The Perplexed Persona of Frantz Fanon's Peau noire, masques blancs

Jane Hiddleston

Abstract


Fanon's increasing popularity among postcolonial critics, together with his militant revolutionary activity and impact on subsequent anti-racist movements, have led him to be a fascinating subject for more than one biographer. Alice Cherki's Frantz Fanon: un portrait is an intimate testimony to Fanon's life from the point of view of a psychiatrist who worked with him, and was first published by Seuil in 2000, the same year as David Macey's mammoth historical study Frantz Fanon: A Life, published by Granta. These joined David Caute's summary Fanon of 1970 and Albert Memmi's self-consciously playful biographical article, 'La vie impossible de Frantz Fanon' ['The Impossible Life of Frantz Fanon'] of 1971. It is striking, however, how many studies imply a certain mutability in the Fanonian persona, a protean quality indicating that this is an elusive thinker who wore a series of masks.
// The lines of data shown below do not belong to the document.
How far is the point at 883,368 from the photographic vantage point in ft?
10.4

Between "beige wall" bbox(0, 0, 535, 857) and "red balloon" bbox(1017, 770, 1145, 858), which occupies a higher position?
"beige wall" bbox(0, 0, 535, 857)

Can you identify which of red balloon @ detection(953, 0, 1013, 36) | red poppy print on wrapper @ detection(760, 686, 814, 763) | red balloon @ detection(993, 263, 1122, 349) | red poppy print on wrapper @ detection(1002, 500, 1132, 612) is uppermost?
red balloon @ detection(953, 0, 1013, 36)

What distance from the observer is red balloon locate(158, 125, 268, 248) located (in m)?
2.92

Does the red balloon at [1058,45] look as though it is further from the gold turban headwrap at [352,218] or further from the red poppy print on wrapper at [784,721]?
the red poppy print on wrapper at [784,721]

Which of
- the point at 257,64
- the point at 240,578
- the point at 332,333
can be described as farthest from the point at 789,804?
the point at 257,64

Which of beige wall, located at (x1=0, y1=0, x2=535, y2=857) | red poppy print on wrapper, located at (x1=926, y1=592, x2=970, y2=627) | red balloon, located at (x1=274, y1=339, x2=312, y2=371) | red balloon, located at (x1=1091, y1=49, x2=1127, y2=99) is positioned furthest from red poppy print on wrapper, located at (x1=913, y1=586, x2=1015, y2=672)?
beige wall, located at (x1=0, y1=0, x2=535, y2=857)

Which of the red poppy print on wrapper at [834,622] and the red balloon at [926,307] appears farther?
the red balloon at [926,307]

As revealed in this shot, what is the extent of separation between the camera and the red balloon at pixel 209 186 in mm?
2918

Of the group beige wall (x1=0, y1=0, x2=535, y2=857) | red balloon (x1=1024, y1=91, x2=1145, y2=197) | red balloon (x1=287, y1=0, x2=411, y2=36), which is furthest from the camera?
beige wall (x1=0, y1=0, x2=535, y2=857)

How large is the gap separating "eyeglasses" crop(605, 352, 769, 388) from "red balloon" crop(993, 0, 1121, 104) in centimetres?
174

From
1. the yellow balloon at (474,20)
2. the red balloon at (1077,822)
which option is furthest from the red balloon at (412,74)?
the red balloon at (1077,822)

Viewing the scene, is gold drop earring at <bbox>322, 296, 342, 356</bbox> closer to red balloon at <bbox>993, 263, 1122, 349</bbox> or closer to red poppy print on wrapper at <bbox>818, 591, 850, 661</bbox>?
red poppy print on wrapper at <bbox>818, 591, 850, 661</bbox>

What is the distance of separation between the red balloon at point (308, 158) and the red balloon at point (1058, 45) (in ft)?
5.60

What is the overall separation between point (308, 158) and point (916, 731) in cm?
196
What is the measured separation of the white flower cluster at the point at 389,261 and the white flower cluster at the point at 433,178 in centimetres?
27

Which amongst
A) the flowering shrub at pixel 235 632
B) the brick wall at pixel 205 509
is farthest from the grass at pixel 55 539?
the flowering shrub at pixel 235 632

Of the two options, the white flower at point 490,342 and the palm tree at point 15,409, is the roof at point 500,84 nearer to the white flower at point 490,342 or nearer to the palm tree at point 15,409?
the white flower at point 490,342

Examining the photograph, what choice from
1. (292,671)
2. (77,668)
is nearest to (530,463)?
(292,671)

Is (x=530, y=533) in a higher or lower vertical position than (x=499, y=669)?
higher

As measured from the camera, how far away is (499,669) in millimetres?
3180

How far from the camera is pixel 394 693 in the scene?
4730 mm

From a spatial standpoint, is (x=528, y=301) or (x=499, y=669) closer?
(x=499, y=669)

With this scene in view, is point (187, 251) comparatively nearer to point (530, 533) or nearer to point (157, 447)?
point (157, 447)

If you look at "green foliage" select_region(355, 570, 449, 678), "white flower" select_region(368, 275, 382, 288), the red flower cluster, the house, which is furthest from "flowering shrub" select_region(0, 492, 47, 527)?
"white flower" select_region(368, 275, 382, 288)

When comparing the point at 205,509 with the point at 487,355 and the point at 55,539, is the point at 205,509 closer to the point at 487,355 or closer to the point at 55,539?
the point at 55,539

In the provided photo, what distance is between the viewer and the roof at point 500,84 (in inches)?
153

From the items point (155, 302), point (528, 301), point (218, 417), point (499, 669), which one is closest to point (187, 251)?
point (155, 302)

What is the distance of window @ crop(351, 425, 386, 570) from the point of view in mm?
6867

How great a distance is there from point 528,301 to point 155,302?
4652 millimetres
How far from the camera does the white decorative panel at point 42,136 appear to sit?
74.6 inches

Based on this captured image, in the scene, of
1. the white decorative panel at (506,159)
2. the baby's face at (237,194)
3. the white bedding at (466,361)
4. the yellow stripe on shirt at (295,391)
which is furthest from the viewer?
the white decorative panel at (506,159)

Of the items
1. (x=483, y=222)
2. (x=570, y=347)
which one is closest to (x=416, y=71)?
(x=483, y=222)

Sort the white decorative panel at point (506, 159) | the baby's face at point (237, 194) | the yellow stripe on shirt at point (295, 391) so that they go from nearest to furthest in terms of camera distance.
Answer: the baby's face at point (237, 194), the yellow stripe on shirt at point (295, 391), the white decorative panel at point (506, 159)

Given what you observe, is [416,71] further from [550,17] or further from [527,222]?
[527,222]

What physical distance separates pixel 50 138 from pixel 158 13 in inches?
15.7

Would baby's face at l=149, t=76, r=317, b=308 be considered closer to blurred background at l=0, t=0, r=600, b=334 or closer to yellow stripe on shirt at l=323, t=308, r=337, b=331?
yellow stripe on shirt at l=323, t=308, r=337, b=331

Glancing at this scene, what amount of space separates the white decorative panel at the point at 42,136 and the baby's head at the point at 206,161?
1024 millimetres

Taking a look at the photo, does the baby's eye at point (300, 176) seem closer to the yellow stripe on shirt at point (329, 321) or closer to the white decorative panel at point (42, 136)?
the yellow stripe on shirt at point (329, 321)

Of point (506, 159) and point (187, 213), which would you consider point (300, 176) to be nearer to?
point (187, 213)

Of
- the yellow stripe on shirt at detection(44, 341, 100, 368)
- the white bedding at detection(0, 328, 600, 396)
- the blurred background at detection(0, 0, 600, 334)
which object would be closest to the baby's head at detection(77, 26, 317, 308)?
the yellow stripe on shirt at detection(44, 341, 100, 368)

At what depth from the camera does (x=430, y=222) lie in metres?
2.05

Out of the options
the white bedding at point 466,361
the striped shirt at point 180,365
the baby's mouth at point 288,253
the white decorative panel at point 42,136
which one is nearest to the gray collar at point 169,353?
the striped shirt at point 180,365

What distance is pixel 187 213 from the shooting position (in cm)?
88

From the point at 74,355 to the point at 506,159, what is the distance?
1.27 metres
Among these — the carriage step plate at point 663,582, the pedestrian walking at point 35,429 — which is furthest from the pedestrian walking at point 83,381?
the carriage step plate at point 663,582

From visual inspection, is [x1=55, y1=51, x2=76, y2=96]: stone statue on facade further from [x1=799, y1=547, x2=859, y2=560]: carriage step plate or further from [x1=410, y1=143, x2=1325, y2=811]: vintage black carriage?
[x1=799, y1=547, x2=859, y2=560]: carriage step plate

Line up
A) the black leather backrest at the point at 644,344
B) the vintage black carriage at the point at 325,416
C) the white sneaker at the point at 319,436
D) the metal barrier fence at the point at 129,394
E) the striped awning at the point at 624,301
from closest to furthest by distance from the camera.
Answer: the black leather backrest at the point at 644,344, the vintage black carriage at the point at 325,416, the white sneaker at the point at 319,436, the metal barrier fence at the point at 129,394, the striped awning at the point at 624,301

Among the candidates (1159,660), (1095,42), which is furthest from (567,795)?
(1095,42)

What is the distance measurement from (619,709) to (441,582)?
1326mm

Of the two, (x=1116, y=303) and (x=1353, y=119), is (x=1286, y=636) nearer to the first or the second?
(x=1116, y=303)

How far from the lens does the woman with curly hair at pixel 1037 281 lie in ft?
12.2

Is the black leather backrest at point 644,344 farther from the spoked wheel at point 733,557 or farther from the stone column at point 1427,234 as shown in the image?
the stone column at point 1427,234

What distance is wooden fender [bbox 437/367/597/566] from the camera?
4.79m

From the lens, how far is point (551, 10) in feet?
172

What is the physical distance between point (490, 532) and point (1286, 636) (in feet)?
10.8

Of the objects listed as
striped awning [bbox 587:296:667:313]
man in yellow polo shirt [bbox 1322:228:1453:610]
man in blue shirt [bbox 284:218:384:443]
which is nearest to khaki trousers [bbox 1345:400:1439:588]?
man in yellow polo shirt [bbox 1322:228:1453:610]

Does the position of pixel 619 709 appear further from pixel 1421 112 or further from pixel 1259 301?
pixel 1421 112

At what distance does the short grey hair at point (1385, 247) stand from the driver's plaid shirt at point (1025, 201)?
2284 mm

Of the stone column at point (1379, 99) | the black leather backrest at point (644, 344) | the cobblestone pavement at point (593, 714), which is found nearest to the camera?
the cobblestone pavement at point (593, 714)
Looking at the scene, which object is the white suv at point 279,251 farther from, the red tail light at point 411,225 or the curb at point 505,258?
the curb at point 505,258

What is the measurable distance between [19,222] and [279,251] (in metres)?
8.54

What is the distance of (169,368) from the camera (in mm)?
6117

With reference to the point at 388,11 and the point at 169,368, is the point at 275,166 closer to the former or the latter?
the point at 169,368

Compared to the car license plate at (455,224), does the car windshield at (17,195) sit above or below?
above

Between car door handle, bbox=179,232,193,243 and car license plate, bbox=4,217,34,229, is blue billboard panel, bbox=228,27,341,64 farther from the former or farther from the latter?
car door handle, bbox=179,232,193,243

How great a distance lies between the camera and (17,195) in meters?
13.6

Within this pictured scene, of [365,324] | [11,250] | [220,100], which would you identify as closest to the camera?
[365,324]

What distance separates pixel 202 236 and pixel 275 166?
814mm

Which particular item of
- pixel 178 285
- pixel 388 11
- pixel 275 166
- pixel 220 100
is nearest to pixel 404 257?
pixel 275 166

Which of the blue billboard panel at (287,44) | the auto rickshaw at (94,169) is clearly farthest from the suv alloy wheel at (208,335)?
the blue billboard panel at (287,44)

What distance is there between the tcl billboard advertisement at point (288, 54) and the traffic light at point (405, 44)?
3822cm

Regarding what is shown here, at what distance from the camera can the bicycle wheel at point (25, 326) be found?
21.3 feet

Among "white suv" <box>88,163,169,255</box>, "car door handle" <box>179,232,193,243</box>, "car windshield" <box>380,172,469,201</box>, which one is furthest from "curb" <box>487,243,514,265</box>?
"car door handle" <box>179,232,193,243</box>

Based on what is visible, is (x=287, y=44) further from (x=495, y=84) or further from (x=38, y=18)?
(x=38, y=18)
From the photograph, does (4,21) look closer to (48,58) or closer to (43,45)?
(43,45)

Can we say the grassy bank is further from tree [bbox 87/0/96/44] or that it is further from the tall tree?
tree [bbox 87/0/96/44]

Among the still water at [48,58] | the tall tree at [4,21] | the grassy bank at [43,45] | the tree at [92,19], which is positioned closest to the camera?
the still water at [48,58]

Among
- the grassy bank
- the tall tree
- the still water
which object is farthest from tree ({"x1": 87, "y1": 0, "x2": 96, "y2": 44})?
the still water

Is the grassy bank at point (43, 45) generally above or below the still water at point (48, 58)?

This article will probe further the mobility and intractability of the Fanon of these various biographies by exploring the various ways in which the thinker stages himself in the frequently autobiographical Peau noire, masques blancs. As a francophone intellectual militating against colonialism, Fanon knows he retains a precarious relation with the colonised more generally and writes from a position that is on some level estranged from that of the masses in whose name he argues. As a result, his text presents a perplexed persona who, alienated both by colonialist racist discourse and by his position as a francophone intellectual in the margins of colonised society, nervously alters the identity of the self he stages. Peau noire has an autobiographical dimension that is usually overlooked, but even more, the autobiographical 'je' is not one that knows itself fully or that remains constant in its identifications with the Antilleans, the 'negres', the colonised or merely the 'men' in whose name he speaks. If Peau noire is on the one hand, then, an assertive and militant critique of colonialism, its narrating persona is a slippery figure unable, or perhaps purposely unwilling, to tie the polemic to a specific identitarian position.